Australia passes halfway mark on heady wheat, barley, canola export program

Henry Wells March 29, 2017

image credit: onozo Marine Traffic.com

NEW PORT facilities, improved up-country logistics and a kick-along from volume buyers India and Saudi Arabia have helped Australia load around 17 million tonnes of a 29Mt total export surplus of wheat, barley and canola in the first half of 2016-17.

New bulk export facilities at Newcastle and Port Kembla in NSW, and Bunbury in WA, plus upgrades of logistics for containers and bulk handling up-country have all helped the export program.

Table 1 is a summary of current market intelligence for Australia’s three largest-volume bulk export grains, wheat, barley and canola.

Barley well advanced

Having shipped 4.6Mt in six months, and knowing that part of last week’s feed barley sale to Saudi Arabia will be shipped from Australia in April, May and June, the barley export challenge of 2.4Mt (see table 1) in the second six months of the marketing year should be easily achievable.

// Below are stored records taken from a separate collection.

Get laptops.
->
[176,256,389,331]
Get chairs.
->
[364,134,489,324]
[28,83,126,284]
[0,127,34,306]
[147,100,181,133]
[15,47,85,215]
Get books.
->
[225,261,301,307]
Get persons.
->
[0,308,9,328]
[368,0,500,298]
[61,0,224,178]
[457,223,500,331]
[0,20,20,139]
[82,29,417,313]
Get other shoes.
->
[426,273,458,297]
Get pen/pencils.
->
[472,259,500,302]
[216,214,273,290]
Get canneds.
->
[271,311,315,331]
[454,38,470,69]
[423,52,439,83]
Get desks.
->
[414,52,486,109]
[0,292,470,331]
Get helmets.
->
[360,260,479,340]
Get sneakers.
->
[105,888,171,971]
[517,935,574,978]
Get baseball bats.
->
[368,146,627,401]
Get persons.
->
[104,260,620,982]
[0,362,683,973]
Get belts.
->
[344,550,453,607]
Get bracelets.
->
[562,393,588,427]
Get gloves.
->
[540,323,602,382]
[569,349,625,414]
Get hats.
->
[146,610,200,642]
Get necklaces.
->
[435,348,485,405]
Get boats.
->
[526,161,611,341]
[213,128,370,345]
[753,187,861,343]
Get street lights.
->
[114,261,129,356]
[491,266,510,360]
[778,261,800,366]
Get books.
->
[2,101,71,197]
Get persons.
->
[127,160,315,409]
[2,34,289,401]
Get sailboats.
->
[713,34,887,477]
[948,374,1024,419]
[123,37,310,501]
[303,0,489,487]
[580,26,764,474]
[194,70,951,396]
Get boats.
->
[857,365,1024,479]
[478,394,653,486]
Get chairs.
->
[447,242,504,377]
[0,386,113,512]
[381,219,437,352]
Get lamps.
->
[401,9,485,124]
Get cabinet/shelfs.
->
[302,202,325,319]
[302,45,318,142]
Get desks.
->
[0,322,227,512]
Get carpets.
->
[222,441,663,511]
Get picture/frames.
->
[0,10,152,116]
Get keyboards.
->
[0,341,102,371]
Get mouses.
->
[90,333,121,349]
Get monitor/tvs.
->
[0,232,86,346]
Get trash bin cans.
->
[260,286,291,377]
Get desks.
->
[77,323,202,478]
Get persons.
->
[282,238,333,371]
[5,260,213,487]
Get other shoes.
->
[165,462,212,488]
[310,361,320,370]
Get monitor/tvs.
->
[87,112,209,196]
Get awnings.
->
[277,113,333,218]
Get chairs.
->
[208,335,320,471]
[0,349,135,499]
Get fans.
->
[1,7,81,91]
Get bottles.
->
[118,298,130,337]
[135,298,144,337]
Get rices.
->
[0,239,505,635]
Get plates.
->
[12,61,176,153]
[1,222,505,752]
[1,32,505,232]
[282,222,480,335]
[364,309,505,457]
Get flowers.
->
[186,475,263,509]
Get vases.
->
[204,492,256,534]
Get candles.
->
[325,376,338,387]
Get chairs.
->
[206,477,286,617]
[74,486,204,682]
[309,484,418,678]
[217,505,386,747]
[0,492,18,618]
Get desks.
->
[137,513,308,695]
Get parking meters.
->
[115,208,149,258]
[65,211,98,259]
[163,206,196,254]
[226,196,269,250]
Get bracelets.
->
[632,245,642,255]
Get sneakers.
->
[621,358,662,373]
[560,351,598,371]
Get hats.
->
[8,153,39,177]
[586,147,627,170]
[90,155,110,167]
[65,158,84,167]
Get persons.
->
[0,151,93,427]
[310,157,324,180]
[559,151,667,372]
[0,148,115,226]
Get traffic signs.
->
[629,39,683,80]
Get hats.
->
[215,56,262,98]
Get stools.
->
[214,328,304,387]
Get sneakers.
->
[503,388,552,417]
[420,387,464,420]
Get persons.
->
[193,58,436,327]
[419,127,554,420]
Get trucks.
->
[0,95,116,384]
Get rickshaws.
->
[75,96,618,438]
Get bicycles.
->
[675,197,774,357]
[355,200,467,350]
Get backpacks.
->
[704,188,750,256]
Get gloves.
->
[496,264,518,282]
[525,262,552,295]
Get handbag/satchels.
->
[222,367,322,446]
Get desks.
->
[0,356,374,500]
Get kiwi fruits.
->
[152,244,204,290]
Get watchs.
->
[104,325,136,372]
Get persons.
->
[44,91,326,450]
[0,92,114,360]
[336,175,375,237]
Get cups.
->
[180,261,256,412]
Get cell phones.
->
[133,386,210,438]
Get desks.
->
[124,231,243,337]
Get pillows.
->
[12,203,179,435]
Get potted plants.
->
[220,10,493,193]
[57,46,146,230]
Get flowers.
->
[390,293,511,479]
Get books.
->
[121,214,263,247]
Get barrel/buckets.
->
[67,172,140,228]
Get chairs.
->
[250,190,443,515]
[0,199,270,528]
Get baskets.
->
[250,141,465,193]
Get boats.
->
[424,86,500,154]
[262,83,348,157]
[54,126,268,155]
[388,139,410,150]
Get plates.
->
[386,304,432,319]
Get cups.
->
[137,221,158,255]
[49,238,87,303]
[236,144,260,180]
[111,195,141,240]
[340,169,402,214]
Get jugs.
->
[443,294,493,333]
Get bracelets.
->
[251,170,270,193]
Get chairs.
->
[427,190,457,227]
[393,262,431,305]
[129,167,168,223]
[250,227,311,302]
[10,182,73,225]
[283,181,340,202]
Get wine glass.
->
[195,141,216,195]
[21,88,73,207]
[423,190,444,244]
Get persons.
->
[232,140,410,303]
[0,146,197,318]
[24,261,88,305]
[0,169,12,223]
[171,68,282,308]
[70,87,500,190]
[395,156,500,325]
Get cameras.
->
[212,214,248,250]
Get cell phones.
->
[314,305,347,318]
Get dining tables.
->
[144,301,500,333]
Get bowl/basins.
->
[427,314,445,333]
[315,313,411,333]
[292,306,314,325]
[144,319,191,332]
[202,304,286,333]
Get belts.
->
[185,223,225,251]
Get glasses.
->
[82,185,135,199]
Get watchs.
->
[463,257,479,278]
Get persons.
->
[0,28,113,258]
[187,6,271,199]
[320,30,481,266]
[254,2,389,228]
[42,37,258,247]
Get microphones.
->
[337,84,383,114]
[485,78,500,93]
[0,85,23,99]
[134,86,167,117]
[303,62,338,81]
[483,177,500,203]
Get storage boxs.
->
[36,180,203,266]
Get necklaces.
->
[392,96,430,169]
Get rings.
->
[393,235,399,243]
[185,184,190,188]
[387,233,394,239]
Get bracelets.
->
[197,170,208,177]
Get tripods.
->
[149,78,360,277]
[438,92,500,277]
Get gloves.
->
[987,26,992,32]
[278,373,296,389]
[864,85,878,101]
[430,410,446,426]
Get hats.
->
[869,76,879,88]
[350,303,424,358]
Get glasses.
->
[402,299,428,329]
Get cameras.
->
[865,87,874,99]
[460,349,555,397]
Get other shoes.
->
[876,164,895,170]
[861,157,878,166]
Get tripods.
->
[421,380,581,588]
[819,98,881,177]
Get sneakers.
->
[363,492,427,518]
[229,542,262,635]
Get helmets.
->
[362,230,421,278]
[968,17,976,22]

The major quantity of Australia’s barley trade no doubt has been with China, for reasons of price, geographic proximity and suitable specification.

However the backbone of Australia’s exports includes its long-term relationships with importers Japan, Gulf States, Korea, Taiwan, and specialist maltsters around the world, which are very significant, reliable and long-term counterparties.

Saudi Arabia in 2017 has been the great news story for barley exports because the dice have rolled in favour of this trade.  High Australian yields of feed-grade barley, competitive prices, and stronger-than-usual buyer demand emerged at a time when Australia was competitive, even though the usual volume-suppliers of feed barley to the Middle East — EU, Russia and  Ukraine — all remained present this year.

Argentina, for some time a million-plus-tonnes shipper, sold less than one million tonnes in total to Saudi in the past two years. 

Wheat on pace, canola strong

Aided by extraordinary sales to India, wheat exports in the first half of the marketing year — 10Mt of a projected total 19Mt — might be considered on track.

Opportunities for sales of Australian wheat may decrease in the second half of the marketing year as northern hemisphere new-crop competition becomes tougher.

Canola sales in the first half indicate Australia is in a sound position to clear its stock within the marketing year.